SOURCE EXTRACT |
┌──

I submitted an article to Kveller earlier this week, and then asked Debbie, my editor, to ignore it. It wasn’t very good. She read it and agreed–my heart just wasn’t in it, she said.
She was right. My heart wasn’t in it. My heart, and my mind, have been in a million different places lately, everywhere and thus nowhere. I’m packing the family for a long weekend vacation for a cousin’s bat mitzvah. I’m wiping the snot from my toddler’s face, who has been battling the same head cold for a week now. I’m worrying about where my big girl will sleep (or not) in the hotel, as she’s too big for a travel crib, but unwilling to sleep in a bed. I’m thinking about friends with cancer, and friends of friends with cancer. I’m managing chronic extended family stress and pretending like I’m prepared to defend my dissertation next week (which I’m not). I’m grateful but terrified to finally be teaching my first class this summer. I’m waiting to hear if another manuscript will be accepted for publication. I don’t have a job for the fall yet, and I’m wondering if I should go back to clinical practice.

└──

PROBLEMS TO SOLVE |
a. Answer these questions on the essay above:
(i) What is Debbie's role for the writer?
(ii) What event is the family's long weekend trip for?
(iii) What will the writer be doing for the first time this summer?
b. Please summarize the essay in two sentences.

[Extracted data entries]
┌──

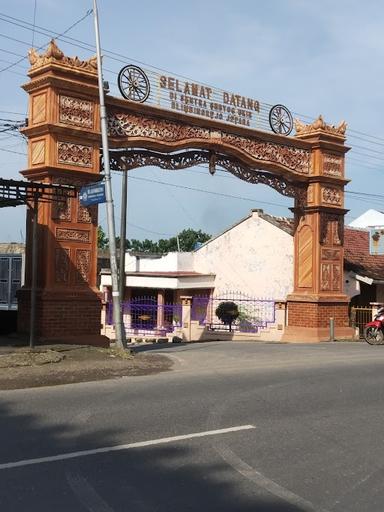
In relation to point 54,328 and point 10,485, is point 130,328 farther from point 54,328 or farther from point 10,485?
point 10,485

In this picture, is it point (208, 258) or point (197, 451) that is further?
point (208, 258)

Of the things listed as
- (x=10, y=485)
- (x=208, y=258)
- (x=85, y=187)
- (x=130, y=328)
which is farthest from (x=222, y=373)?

└──

RESPONSE LIST |
a.
(i) She is the writer's editor.
(ii) A cousin's bat mitzvah.
(iii) Teaching a class.

b. The writer submitted an article to Kveller and then asked editor Debbie to ignore it, and Debbie agreed that the writer's heart wasn't in it. The writer's heart and mind have been scattered lately across packing for a cousin's bat mitzvah, a toddler's week-long head cold, friends with cancer, family stress, an upcoming dissertation defense, a first class to teach this summer, a manuscript awaiting a decision, and not yet having a job for the fall.